**节选文本:**
• • • • •

按照一个业务逻辑，一个sql进来首先要判断是否能执行（单元测试drop之类被//了），而这个函数的实现是使用了regex方法，这个方法按照[^1:]分析是会损失性能的，尤其在业务量比较大的时候会被放大，猜想的验证需要完善benchmark测试。

reference :

1: Go代码调优利器-火焰图

关于函数命名问题

$ grep -rin LoadJson .
Binary file ./bin/influx-proxy matches
./service/main.go:45:func LoadJson(configfile string, cfg interface{}) (err error) {
./service/main.go:81:   err = LoadJson(ConfigFile, &cfg)

如上所示LoadJson函数仅在初始化过程中使用，不建议使用go的导出函数命名风格。

单元测试问题

为什么在tcp连接失败的情况下，单元测试也是通过的？

• • • • •

**题目:** 请从上方的节选文本中逐字引用“按照一个业务逻辑，一个sql”与“使用go的导出函数命名风格。”之间的内容，两端的这两处文字都要包括在内。

数据项:
• • • • •

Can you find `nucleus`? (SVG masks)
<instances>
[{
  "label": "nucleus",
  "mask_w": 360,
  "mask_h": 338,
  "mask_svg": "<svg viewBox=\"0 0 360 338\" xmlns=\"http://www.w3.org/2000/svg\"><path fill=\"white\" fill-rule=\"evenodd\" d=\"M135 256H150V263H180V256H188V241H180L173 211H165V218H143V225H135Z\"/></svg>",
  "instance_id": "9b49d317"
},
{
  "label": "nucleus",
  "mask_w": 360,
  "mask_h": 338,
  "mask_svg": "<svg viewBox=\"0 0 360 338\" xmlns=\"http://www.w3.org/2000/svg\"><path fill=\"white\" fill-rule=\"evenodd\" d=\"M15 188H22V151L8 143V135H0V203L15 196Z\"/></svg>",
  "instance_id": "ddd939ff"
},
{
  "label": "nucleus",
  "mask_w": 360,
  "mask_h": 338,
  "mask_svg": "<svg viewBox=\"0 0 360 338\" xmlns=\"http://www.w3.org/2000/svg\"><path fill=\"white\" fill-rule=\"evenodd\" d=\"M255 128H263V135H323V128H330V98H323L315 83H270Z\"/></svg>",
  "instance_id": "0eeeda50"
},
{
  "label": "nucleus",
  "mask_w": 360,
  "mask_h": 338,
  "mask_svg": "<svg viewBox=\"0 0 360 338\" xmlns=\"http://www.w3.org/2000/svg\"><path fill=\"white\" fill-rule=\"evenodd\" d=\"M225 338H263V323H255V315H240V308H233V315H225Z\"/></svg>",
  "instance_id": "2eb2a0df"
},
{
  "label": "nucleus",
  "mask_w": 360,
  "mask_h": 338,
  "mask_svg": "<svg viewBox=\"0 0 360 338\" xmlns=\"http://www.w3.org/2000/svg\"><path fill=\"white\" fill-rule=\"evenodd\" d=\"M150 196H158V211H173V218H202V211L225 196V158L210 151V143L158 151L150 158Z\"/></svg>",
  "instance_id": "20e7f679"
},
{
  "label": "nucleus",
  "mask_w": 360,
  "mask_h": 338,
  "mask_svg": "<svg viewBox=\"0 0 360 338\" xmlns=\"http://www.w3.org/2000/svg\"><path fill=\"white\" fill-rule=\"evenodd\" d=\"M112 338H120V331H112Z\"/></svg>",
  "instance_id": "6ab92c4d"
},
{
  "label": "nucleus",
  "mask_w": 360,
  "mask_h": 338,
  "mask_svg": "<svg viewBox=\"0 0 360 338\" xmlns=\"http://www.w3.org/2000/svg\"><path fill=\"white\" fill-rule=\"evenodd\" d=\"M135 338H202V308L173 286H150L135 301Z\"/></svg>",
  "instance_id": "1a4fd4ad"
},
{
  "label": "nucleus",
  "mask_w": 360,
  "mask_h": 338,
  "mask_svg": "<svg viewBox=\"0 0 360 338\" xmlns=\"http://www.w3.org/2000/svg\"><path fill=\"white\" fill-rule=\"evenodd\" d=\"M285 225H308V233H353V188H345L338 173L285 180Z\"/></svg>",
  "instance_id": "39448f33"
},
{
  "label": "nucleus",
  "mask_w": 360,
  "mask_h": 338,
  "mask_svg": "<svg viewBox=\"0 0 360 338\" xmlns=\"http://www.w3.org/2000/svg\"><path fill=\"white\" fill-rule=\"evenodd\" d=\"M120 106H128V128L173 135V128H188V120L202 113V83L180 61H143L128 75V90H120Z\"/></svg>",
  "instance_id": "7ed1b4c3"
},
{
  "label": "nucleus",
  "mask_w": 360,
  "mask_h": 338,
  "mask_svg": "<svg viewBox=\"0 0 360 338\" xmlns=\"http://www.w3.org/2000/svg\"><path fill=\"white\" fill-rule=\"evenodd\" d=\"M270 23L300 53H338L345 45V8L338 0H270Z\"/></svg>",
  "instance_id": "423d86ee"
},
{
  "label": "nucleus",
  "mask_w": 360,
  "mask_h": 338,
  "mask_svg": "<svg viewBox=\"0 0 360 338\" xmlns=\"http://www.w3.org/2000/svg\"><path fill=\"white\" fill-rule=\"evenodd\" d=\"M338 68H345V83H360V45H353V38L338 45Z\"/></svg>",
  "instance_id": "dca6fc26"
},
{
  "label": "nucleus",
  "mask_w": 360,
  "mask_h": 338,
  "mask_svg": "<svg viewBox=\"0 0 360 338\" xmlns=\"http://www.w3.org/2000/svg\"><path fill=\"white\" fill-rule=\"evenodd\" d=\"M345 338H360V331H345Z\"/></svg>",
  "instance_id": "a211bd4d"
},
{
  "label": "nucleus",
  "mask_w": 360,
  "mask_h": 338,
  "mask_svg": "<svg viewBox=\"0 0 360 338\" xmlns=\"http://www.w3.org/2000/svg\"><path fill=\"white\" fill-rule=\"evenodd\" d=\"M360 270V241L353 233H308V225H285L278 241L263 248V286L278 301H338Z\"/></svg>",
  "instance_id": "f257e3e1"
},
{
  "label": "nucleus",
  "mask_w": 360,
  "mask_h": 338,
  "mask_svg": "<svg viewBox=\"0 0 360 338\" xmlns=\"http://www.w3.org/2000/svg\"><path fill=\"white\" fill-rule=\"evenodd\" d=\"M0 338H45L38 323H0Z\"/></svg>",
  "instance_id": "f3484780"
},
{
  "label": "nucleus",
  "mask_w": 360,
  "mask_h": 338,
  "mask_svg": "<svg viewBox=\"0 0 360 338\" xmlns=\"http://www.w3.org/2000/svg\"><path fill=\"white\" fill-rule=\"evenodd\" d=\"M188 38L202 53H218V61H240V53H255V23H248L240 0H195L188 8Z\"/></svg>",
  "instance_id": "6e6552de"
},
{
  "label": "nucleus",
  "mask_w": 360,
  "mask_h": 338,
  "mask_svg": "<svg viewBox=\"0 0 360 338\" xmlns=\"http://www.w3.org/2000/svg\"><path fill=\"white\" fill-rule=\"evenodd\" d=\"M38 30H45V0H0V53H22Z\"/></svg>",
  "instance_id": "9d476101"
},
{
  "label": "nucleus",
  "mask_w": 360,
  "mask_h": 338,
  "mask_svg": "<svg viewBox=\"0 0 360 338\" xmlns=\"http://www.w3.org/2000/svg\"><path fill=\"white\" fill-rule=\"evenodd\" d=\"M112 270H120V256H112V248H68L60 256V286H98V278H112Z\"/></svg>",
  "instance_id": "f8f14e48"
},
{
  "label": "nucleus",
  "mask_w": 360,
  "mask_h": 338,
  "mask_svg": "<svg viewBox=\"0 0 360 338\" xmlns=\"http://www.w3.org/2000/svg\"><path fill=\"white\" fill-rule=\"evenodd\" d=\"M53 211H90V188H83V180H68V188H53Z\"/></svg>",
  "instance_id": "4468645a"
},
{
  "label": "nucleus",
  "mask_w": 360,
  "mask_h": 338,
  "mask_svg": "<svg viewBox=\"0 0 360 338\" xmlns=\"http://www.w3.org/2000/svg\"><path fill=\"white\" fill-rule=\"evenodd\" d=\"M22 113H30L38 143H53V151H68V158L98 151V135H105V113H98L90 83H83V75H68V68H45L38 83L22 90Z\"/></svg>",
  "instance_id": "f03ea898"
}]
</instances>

• • • • •

**本题答案:**
按照一个业务逻辑，一个sql进来首先要判断是否能执行（单元测试drop之类被//了），而这个函数的实现是使用了regex方法，这个方法按照[^1:]分析是会损失性能的，尤其在业务量比较大的时候会被放大，猜想的验证需要完善benchmark测试。

reference :

1: Go代码调优利器-火焰图

关于函数命名问题

$ grep -rin LoadJson .
Binary file ./bin/influx-proxy matches
./service/main.go:45:func LoadJson(configfile string, cfg interface{}) (err error) {
./service/main.go:81:   err = LoadJson(ConfigFile, &cfg)

如上所示LoadJson函数仅在初始化过程中使用，不建议使用go的导出函数命名风格。